In jobs gone by, working from home was a cunning little ruse to spend the day at home enjoying endless cups of tea whilst catching up with Richard & Judy.
Sometimes, it involved getting a haircut. Or taking the cat to the vet. Or even doing the supermarket shop.
It did occasionally involve actual ‘working’, but more often than not, any pressing deadlines were met with minutes to spare in the last few hours of the working day, or frequently, after dark.
But this didn’t matter. I’d had the whole day to myself, to footle around doing whatever I wanted to do, without the constant interruption from my team or my colleagues wanting me for meetings, or conference calls, or strategic planning sessions (no, I never found out what these were).
Anyway, this week, after two weeks in the office, I decided it was time to have a day ‘working from home’ and envisaged a similar routine.
I hadn’t reckoned on the twins. They’re not daft. Mummy may well be out of sight in the office, but she was not out of mind.
The first hour of the day was spent with them ramming the door to the office with their new baby buggies.
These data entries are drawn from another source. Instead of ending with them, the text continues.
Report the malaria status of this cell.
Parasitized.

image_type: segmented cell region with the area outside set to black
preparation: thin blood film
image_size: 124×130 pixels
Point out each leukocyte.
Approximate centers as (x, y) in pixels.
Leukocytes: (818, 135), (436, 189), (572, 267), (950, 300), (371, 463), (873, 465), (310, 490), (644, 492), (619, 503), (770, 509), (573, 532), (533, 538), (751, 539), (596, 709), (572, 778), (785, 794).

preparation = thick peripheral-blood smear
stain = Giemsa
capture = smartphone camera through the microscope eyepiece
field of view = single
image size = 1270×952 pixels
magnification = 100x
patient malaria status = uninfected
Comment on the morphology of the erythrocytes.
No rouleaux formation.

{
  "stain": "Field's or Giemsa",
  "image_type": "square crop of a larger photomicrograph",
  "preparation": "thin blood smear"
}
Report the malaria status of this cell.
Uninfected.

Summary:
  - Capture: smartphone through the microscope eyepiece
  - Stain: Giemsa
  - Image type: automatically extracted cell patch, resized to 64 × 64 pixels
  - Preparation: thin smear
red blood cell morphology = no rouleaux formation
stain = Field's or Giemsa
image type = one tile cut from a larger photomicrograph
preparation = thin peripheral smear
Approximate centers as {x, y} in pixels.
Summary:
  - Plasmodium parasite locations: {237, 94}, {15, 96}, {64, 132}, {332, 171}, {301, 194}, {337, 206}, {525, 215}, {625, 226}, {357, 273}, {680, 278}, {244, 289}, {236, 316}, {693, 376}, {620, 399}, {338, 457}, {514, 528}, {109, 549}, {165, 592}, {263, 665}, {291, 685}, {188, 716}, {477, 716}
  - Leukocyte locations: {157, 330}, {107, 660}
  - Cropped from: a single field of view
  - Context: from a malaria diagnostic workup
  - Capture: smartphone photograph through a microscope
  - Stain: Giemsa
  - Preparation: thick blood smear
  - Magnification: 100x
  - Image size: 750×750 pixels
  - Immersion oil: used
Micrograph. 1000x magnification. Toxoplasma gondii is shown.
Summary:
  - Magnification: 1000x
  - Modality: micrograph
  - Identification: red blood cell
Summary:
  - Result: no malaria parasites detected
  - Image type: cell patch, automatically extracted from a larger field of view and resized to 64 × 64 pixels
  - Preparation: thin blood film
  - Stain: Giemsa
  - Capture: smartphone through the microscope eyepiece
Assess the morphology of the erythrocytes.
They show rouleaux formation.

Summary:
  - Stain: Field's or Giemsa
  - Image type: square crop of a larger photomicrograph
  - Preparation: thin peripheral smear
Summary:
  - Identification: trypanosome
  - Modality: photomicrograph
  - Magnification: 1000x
Those poor babies must now be suffering from severe concussion having been thrown out of their seats and against the solid wood doors.
The battering of the door was accompanied by the occasional shriek of, “Mummmmmeeeeeee”, “Bayyyyyyybbbeeeeee” and I made the mistake of shouting back to them, telling them how nice it was to hear baby’s skull whacking against the door every 30 seconds.
The communication only served to fuel their determination to break in. Next there was scrabbling and scratching as they tried to prise the door open. Then sobbing, when they failed to succeed.
Our lovely helper Joy tried every distraction technique known to man, and eventually tempted them away to the dining room table with the promise of play dough.
All was quiet. The girls had seemingly forgotten I was tucked away just a few metres from them. They were distracted. And they were happy.
And then I realised my dilemma. One hour into the day and I was ready for tea. But I daren’t open the door. If the girls caught sight of me, we would be back to square one, fighting them off as I attempted to shut myself away again.
There was no option. I sat in the office, tea-less, and quiet, and realised I had no choice. I might as well get on with some work.
Working from home has never been so productive!